The strategy helped Sirius narrow XM's lead significantly, but at a high price. The NFL cost $220 million for seven years and Mr. Stern cost $500 million over five years. The programming coups set off a bidding war with XM that drove up everyone's expenses. Scrambling for a deal to regain some momentum, XM ended up paying $650 million for 11 years of Major League Baseball.

After the dealmaking frenzy, the companies started marketing their big investments to subscribers. Sirius got a blitzkrieg of help from Mr. Stern, especially because of the unusually long transition in which Mr. Stern remained in his old job at CBS Radio, lambasting his bosses and pushing Sirius for more than a year before he made the switch. The flood of free publicity prompted XM to spend heavily, and in 2005, its advertising and marketing costs almost doubled from the prior year, to $163.3 million. A crucial test for Sirius will come early next year, when many of the more than one million subscribers who bought the service because of Mr. Stern will have to renew.

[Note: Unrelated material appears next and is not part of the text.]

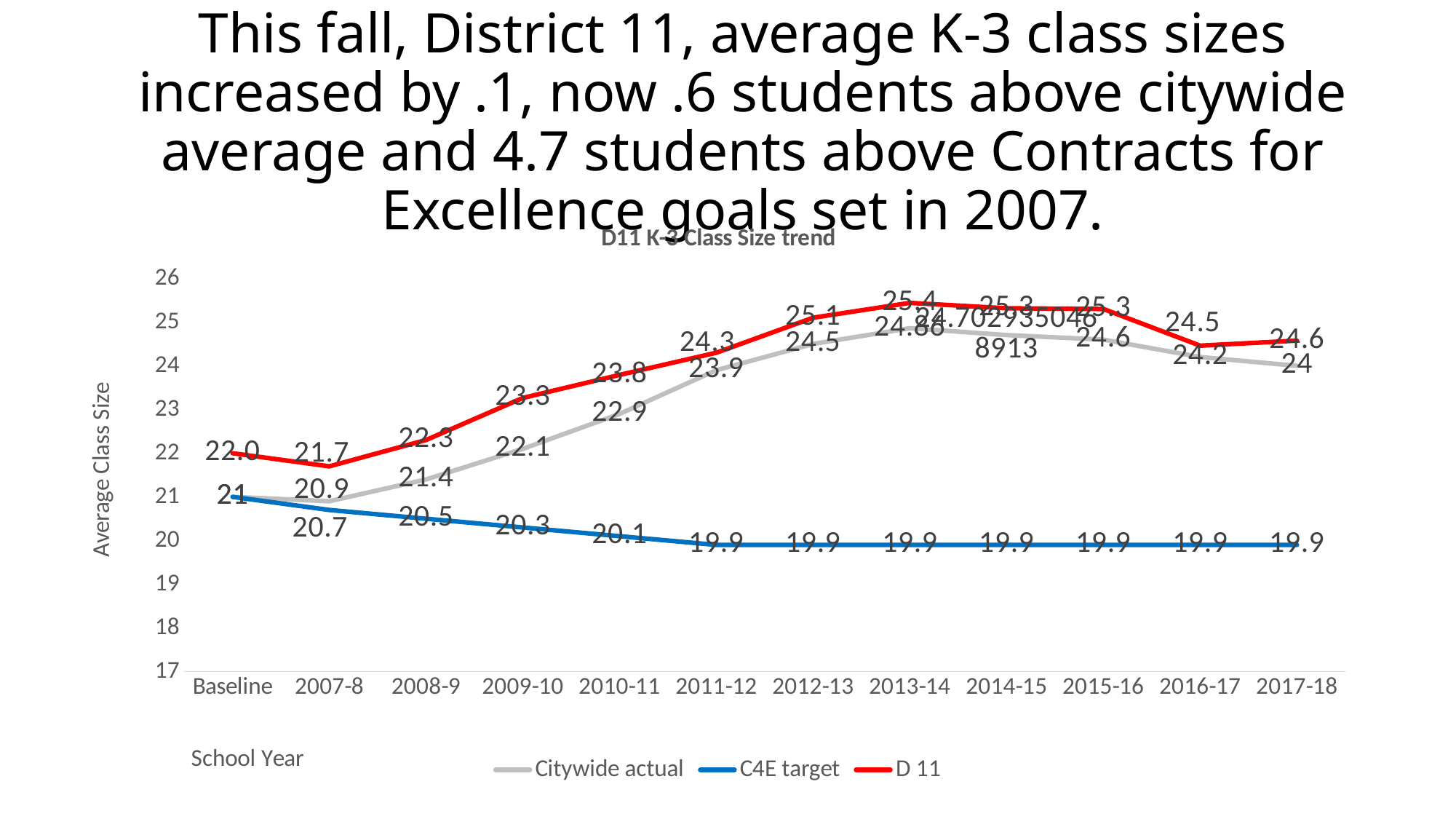
How many series does the legend list? 3 What is the D 11 value at Baseline? 22.0 What is the C4E target value for 2017-18? 19.9 What is the difference between the D 11 value and the Citywide actual value in 2017-18? 0.6 In which school year is the D 11 value lowest? 2007-8 What is the Citywide actual value for 2011-12? 23.9 What is the difference between the D 11 value and the C4E target value in 2017-18? 4.7 What kind of chart is shown on the slide? Line chart In 2009-10, which is larger: the D 11 value or the Citywide actual value? D 11 What is the D 11 value for 2017-18? 24.6 How many school years are plotted on the x axis? 12 In which school year is the D 11 value highest? 2013-14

On the legal front, the satellite-radio industry is facing heat from music labels, which are up in arms about a radio that can store songs, contending it infringes their copyright. In March, Sirius agreed to pay a fixed fee to labels every time it sold such a radio, called an S50. XM couldn't reach an agreement for its players, and now has a Recording Industry Association of America lawsuit on its hands. Besides turning off investors, the legal issues also are tying up management time.

The Federal Communications Commission also is looking into satellite-radio receivers, specifically those that play through a car stereo system when a listener tunes into a certain station on the FM dial. In many cases, the signal that feeds into the FM radio is too strong and is picked up by nearby cars. Both companies are working on fixes, which could become expensive, especially if they require product recalls. Last week, XM said regulators had requested information on several additional models.

Many analysts still believe satellite radio will eventually resemble Time Warner Inc.'s HBO: a profitable, albeit modest market, that is also a forum for experimenting with new types of content.

Steve Blum, president of Monterey, Calif., media consultancy Tellus Venture Associates, predicted five years ago that the two satellite-radio companies would have a total of 16 million subscribers today. They actually have 11 million, and Mr. Blum's estimates were modest compared to others, such as investment bank Bear Stearns Cos., which in 2000 said there would be 36 million subscribers by 2007.

Mr. Blum has since tweaked his forecasts after factoring in the role of downloaded music and lack of subscriber loyalty. "It's a much more complicated market than we realized," he says.